Published on June 11th, 2000 | by Gerry Galipault0
Gene for all the world to see
June 2 was a special night for the British rock quartet Gene. It was the last date of a three-night series of soldout shows at the legendary Troubadour in Los Angeles. Everyone who’s anyone was there: fans, industry people, mindful A&R reps.
The final show was filmed and broadcast live on the Web through the Internet portal Worldwidetribe.com and Webcast specialists OnlineConcerts.com. A subsequent live album, “Rising For Sunset,” will be released stateside June 26 through the band’s Contra Music label.
The lasting memory for singer-lyricist Martin Rossiter wasn’t the glitch-free performance. It was a bottle of lager.
“Specifically because I’ve been such a good boy, living the life of a saint, and had not been drinking,” Rossiter said the next day as he and band mates Steve Mason (guitars), Kevin Miles (bass) and Matt James (drums) nursed hangovers. “It’s all since I’ve been in Los Angeles. Despite the fact that there was a Webcast and we were recording it for a live album, and despite all the distractions, all I could think about was the first drink. I had these visions, like a carrot dangling in front of me.”
He earned every drop. The band was told that the server couldn’t handle all the visitors to the Webcast; the last time the two companies hosted a Webcast, the band was told, the show drew 60,000 hits and the server didn’t overload.

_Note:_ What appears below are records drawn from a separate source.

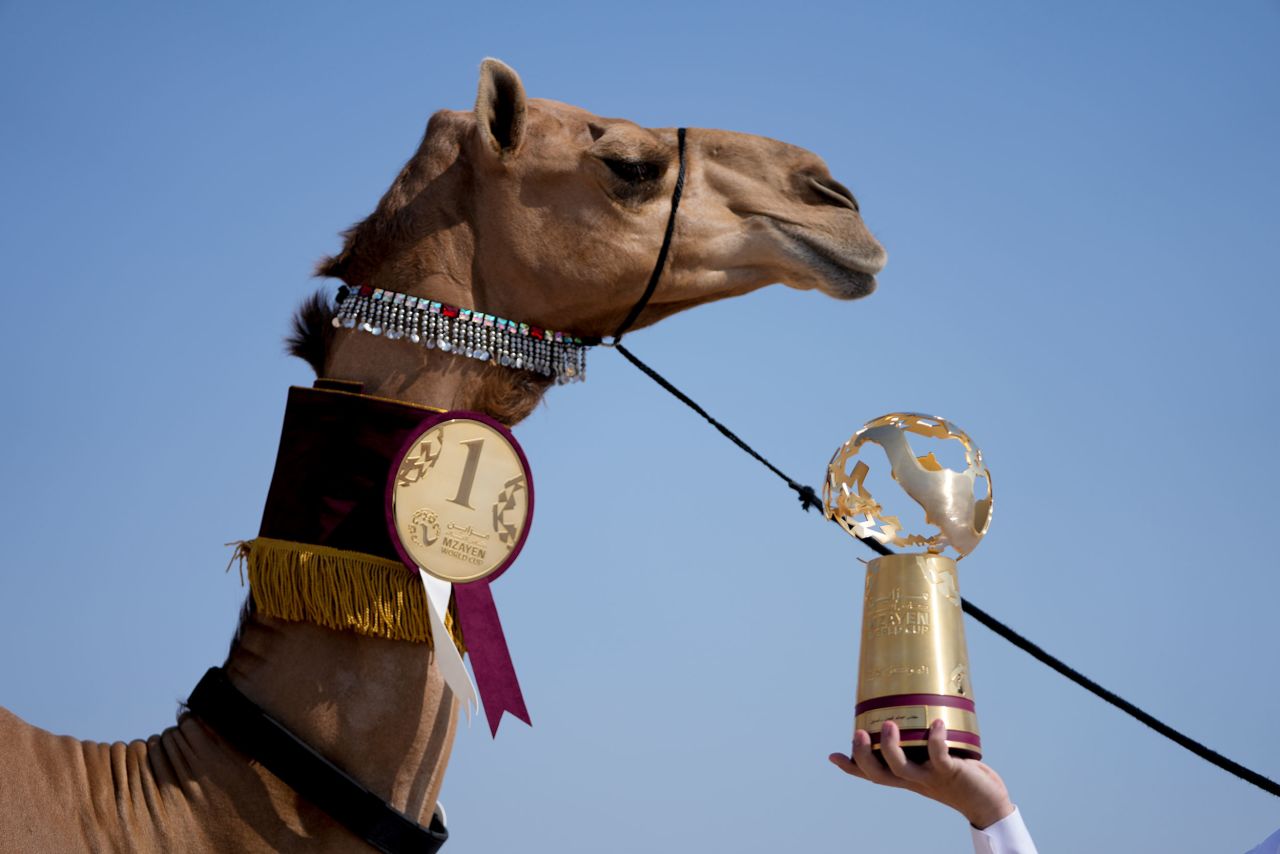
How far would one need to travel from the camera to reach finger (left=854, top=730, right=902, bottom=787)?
2461 millimetres

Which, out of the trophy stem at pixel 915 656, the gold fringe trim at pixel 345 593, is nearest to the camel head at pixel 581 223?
the gold fringe trim at pixel 345 593

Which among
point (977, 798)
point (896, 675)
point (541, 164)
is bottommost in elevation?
point (977, 798)

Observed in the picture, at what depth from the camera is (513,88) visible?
4.14 m

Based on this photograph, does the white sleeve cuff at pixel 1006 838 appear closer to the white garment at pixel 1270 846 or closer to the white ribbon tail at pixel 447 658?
the white garment at pixel 1270 846

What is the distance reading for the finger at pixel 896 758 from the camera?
2412 millimetres

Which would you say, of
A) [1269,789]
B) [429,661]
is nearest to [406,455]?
[429,661]

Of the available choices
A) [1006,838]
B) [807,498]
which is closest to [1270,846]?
[1006,838]

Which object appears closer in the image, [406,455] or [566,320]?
[406,455]

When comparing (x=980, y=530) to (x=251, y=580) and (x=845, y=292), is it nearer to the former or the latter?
(x=845, y=292)

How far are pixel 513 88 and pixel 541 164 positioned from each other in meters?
0.24

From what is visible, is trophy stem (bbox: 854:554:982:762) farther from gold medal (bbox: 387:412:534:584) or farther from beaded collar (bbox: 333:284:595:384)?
beaded collar (bbox: 333:284:595:384)

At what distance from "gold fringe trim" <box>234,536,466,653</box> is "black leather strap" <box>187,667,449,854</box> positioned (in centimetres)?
30

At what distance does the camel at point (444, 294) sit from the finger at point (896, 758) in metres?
1.62

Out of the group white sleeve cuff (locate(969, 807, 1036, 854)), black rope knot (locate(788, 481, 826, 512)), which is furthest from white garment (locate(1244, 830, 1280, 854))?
black rope knot (locate(788, 481, 826, 512))
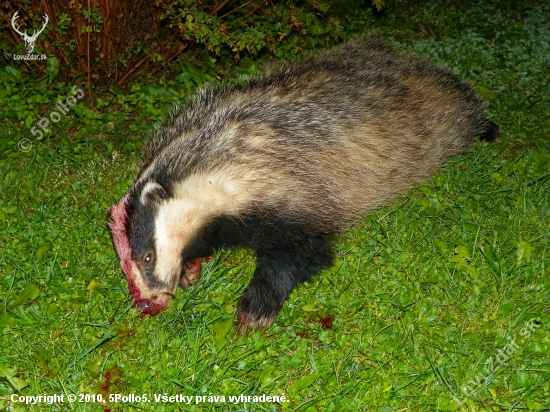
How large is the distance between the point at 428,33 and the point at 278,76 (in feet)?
11.2

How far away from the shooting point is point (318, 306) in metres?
4.13

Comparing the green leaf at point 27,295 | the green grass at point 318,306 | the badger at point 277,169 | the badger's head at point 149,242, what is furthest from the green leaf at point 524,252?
the green leaf at point 27,295

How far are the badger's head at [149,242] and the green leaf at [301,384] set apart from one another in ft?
3.16

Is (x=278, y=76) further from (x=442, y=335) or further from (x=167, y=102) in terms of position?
(x=442, y=335)

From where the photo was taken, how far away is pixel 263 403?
11.3ft

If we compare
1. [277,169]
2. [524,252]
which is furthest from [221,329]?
[524,252]

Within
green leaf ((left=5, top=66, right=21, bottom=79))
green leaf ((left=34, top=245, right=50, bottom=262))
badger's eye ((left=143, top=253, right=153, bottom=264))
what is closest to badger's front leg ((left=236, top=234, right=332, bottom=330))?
A: badger's eye ((left=143, top=253, right=153, bottom=264))

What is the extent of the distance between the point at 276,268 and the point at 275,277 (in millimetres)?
57

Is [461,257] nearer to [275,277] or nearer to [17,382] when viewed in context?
[275,277]

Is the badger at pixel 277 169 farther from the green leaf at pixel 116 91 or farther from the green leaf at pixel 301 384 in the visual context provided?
the green leaf at pixel 116 91

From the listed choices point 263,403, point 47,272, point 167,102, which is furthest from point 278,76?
point 263,403

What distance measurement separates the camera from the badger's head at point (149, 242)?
12.6 ft

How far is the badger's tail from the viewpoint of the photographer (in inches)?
228

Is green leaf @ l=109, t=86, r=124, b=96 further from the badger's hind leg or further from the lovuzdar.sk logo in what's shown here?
the badger's hind leg
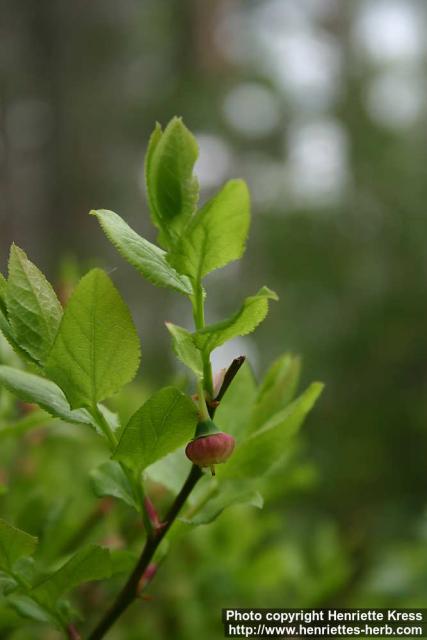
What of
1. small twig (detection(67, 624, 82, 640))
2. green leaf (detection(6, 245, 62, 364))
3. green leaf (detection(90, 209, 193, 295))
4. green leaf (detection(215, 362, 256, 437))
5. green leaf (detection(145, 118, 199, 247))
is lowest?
small twig (detection(67, 624, 82, 640))

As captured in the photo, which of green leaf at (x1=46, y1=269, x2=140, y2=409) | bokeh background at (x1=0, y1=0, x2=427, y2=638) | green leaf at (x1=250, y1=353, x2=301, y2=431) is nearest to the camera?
green leaf at (x1=46, y1=269, x2=140, y2=409)

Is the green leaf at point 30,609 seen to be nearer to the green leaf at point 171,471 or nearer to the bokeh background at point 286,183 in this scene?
the green leaf at point 171,471

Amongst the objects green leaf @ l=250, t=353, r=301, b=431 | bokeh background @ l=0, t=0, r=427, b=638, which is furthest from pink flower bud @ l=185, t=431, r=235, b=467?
bokeh background @ l=0, t=0, r=427, b=638

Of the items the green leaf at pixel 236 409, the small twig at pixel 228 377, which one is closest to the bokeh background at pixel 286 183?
the green leaf at pixel 236 409

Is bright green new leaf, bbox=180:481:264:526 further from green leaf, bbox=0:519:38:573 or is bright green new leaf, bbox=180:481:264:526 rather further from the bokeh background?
the bokeh background

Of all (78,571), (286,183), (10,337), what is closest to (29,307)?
(10,337)
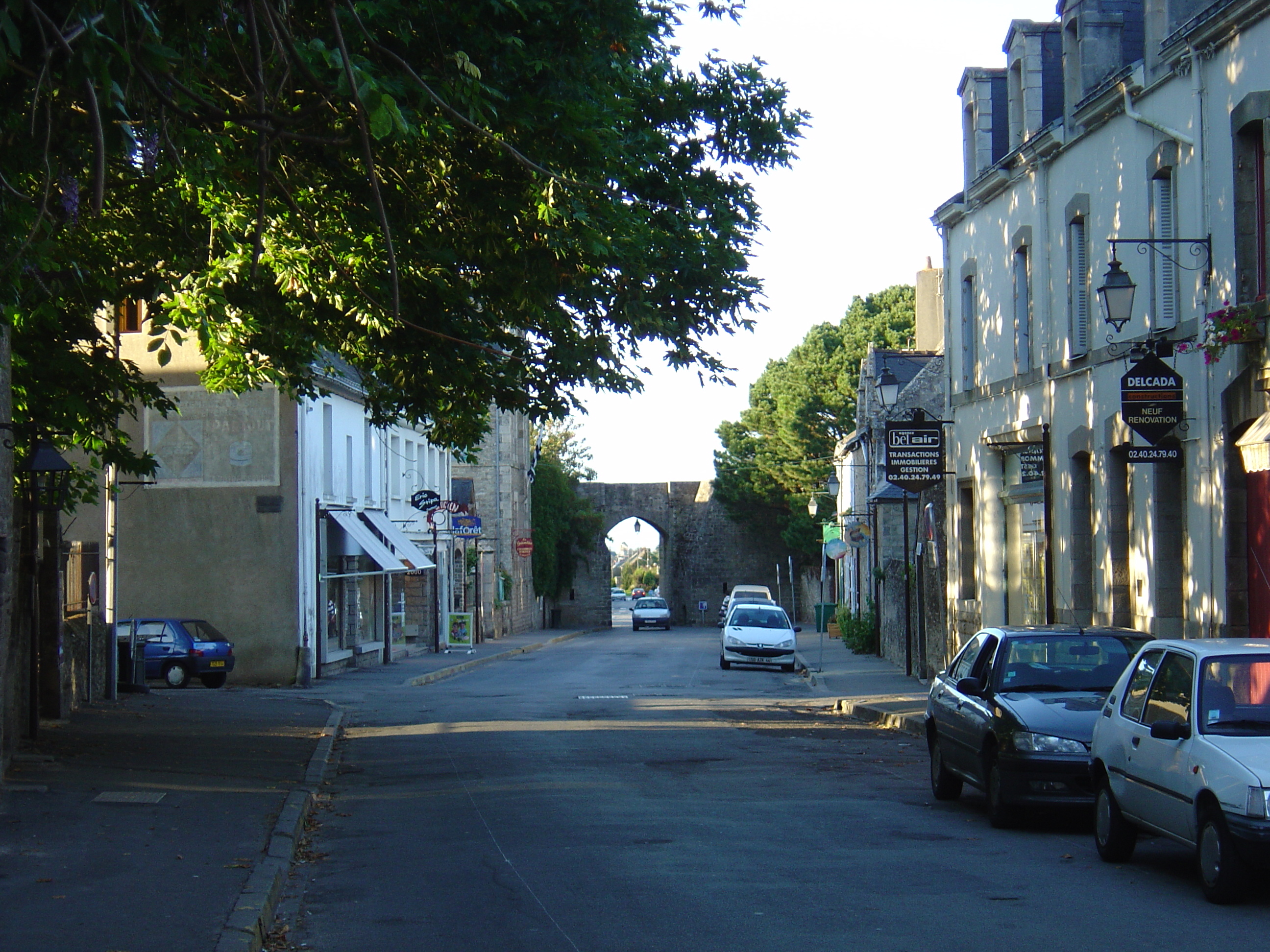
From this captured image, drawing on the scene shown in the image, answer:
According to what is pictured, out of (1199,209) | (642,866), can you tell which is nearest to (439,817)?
(642,866)

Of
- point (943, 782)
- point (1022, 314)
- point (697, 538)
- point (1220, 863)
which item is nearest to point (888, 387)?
point (1022, 314)

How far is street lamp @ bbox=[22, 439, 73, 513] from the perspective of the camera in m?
14.7

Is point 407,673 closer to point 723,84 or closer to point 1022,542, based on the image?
point 1022,542

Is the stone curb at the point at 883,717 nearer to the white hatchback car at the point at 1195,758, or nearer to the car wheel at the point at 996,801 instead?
the car wheel at the point at 996,801

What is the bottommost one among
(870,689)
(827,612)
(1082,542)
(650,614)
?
(650,614)

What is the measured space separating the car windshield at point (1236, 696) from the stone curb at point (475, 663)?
2282 cm

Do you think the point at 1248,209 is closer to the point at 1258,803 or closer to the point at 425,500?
the point at 1258,803

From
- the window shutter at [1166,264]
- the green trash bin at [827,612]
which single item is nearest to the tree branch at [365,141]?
the window shutter at [1166,264]

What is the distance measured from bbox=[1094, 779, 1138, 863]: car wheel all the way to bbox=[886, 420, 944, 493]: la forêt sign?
1392cm

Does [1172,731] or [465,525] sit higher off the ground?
[465,525]

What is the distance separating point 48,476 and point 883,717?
1158 cm

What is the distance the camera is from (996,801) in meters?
10.3

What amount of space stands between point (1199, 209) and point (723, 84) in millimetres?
5223

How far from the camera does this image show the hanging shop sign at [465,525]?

Hence, the Gene performance must have drawn many more visitors.
“I always hoped this band would spread by word of mouth,” Rossiter said. “Perhaps it’s taken longer than I thought it would, but it does seem to be happening. The people who like us, they genuinely love us. There seems to be a level of devotion that maybe some other bands don’t have. We’ve never been particularly fashionable. But having said that, people still love us.”
Previous, critically acclaimed albums on Polydor/A&M – “Olympian,” “Drawn to the Deep End” and “Revelations” – solidified their popularity. But the bottom dropped out after the Universal-Seagrams merger.
“I think everybody’s aware that we don’t have a deal in America,” Rossiter said. “We want to sell our records here. It’s simple one plus two equals three. We love playing live, that’s what we do. We’re a band. It has to be a certain quality, of course. There has to be a certain standard. But we’re eager to explore new avenues.”
Upon returning to London, the group will start work on a studio album.
“We’ve actually written it, and now the dull mechanics of finding a studio and a producer and trying to find a time when all three are available is the next step,” Rossiter said. “I’d love to think that it’ll be out this year, but experience says otherwise, unfortunately.
“This is going to be our first album, and what I mean by that is the first three, in essence, were merely a collection of songs, at the time a Polaroid of who we were at that moment. We’ve narrowed our borders and tried to be a little more strict with ourselves in what we write. It’s actually opened many doors, and we’ve discovered things about our songwriting. It’s a more rhythmical record, I think, and it’s probably a darker record as well. Frighteningly high number of references to holidays as well, for some unknown reason. Probably some sort of Freudian reason for that.”
THE FIRST RECORD I EVER BOUGHT: ” ‘When the Blue of the Night Meets the Gold of the Day’ by Bing Crosby. Yes. It’s true. The thing was, I didn’t really understand records, and I wanted ‘White Christmas,’ so I went into a shop and bought a record with Bing Crosby on the cover and was shocked to discover it wasn’t actually on the record when I got it home. I learned my lesson young. I only played it once and realized it was utter pap. I think I turned it into an ashtray.”
THE FIRST CONCERT I EVER WENT TO: “Hinge and Bracket. I can’t even explain it. Let me think it over. It wasn’t really a concert. Actually, I remember my sister, who is four years older than me, smuggled me in under her coat to see a friend of hers, I think it was about 1981, in a band called Komic Opera. Of course, it had to be spelled with Ks, as it was in the early ’80s. It was in a pub, where we lived. I think there were only about 12 people there, but I got the bug. I got the bug for shows and pop music. It was an important night.”
THE LAST CD I BOUGHT: “Twelve Cello Suites, by Bach. I think it’s a German recording. I grew up with classical music. We didn’t have pop music in the house until I was about 9. Actually, my mum had one Beatles tape, which I found sort of hidden away at the bottom of a box. I was like, ‘Hmm, what’s this?’ I played it until it snapped. It excited me.”